How CDPs Leverage Technology to Clean Data:
Organizations that utilize multichannel marketing end up having a large customer database that includes useful details like product usage, heatmaps, cookies, and customer service interactions. But these siloes also store petty details like ad impressions, which sometimes prove out to be redundant data. With all this data in hand, accurate segregation can be a headache for Data Scientists.
Data scientists spend 80% of their time on collecting, cleaning, and organizing data, which leaves them with only 20% of the time for analysing that data.

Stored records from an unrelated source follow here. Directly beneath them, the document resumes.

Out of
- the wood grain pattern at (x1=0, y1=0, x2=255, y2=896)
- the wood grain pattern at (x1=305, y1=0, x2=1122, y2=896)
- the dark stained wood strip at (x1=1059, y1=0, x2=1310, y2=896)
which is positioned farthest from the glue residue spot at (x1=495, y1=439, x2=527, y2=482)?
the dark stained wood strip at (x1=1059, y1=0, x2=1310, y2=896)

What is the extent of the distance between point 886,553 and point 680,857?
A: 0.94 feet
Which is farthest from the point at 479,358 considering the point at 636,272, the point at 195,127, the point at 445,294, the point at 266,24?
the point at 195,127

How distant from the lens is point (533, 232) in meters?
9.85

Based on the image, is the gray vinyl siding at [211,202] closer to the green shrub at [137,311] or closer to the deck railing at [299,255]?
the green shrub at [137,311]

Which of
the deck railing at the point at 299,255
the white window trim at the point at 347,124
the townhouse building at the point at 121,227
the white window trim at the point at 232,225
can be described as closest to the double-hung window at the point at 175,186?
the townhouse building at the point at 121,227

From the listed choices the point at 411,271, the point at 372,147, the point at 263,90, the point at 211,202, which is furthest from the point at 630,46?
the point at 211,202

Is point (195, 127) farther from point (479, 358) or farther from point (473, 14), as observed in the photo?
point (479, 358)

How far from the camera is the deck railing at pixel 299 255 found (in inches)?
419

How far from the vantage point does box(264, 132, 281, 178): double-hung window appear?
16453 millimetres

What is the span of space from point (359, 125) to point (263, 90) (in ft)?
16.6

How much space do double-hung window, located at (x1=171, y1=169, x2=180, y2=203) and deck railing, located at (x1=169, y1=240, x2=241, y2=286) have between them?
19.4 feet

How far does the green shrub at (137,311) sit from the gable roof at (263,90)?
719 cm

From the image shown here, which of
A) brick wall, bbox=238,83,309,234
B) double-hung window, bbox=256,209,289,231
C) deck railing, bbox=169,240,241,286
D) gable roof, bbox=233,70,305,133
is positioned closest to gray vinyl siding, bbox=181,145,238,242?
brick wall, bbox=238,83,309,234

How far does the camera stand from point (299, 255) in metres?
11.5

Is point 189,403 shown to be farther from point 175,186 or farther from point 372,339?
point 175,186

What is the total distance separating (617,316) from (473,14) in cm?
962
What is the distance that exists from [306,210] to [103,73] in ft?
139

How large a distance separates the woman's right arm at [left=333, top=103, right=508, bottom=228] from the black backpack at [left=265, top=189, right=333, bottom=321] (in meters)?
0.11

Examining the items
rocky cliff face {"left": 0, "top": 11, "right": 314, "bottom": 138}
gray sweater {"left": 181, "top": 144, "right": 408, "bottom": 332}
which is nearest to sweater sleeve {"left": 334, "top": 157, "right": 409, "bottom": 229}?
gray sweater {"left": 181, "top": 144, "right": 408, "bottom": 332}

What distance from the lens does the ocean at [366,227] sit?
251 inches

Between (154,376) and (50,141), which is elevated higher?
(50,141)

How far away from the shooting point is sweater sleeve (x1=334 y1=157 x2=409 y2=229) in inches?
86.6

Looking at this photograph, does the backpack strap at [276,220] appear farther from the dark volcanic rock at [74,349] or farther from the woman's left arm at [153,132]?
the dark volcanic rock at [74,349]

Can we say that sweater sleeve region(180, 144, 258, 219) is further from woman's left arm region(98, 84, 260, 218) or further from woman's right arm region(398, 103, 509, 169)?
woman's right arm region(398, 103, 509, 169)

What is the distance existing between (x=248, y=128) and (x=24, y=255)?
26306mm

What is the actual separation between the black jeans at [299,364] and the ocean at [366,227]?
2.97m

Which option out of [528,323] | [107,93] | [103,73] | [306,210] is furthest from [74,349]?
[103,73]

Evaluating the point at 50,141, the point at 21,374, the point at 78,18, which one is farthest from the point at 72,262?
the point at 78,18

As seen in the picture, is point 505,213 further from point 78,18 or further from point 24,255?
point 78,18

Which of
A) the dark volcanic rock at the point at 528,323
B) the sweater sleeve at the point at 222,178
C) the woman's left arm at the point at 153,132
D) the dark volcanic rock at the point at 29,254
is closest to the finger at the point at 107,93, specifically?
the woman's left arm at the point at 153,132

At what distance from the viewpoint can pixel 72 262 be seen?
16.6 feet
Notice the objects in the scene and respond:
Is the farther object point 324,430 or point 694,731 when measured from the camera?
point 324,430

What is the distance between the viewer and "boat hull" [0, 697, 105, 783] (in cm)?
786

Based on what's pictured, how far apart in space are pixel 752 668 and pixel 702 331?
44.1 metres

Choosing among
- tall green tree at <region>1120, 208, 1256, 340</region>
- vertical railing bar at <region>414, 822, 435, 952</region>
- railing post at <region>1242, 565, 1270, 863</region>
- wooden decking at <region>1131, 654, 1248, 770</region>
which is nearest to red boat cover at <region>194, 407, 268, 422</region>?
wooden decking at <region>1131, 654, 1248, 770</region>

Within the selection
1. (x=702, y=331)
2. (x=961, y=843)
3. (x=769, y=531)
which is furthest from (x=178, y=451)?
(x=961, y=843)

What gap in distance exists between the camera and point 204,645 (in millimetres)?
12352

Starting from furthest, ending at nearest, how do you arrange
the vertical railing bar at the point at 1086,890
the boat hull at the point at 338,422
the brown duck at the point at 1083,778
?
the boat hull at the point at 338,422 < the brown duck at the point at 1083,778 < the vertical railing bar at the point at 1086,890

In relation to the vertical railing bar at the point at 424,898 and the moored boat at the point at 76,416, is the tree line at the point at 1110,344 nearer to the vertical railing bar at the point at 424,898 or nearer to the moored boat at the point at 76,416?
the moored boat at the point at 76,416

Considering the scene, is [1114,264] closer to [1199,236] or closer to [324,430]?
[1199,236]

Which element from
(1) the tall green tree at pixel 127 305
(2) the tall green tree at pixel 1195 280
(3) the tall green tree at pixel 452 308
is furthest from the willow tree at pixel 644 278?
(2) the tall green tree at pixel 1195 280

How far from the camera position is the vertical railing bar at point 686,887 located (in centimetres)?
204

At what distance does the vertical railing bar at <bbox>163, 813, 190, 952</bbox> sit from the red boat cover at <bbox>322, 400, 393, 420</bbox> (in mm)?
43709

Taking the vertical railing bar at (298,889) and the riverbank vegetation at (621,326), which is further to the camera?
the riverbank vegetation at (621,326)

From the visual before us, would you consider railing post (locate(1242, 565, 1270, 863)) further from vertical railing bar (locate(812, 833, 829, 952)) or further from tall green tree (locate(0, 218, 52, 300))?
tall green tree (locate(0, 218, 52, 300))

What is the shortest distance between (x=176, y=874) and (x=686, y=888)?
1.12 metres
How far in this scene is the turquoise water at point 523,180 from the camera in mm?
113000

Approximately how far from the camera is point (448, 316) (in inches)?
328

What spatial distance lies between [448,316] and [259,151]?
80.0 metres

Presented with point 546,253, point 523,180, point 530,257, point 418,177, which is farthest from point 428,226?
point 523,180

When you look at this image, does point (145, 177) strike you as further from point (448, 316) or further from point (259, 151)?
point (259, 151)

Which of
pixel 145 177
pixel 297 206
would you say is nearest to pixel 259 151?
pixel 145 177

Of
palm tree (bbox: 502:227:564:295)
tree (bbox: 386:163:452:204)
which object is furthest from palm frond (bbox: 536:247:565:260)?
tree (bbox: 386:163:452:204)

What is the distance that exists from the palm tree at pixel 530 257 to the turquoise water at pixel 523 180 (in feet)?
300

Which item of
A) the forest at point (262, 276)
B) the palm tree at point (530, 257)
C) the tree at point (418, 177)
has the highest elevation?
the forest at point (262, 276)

– A survey by CrowdFlower, provider of a “data enrichment” platform for data scientists.
Is There a Solution?
Yes. For data scientists, bigger datasets equals a more time consuming and labour intensive process. In contrast to this, for Machine Learning algorithms, bigger datasets equals more precise insights. Thus, leading to accurate decisions. Let’s dive into how it really happens.
With a manually defined rule-based approach for Machine Learning algorithms, the data cleansing can be accomplished in 2 steps:
- Identifying the dirty data
- Eradicating the dirty data or replacing it with clean data.
For the first:
Data comes in through a plethora of channels which leads to inconsistency in the format of the data. So, first and foremost, ML algorithms need to put data in a stable arrangement from where comparatively patterns can be established for recognition of the type of data. Then going through that data, ML’s Natural Language Processing (NLP) capabilities can be put to work. Manually defined rule-based algorithms would thus spot inconsistent, duplicate and outdated data, which has to be substituted with clean data.
For the second:
Using statistical techniques AI can ensure that data like the missing values are reasonably estimated based on the existing neighbouring values. With scaling data, predictions and pattern recognition ability of the ML algorithms increase significantly, making it the aptest choice for organizations.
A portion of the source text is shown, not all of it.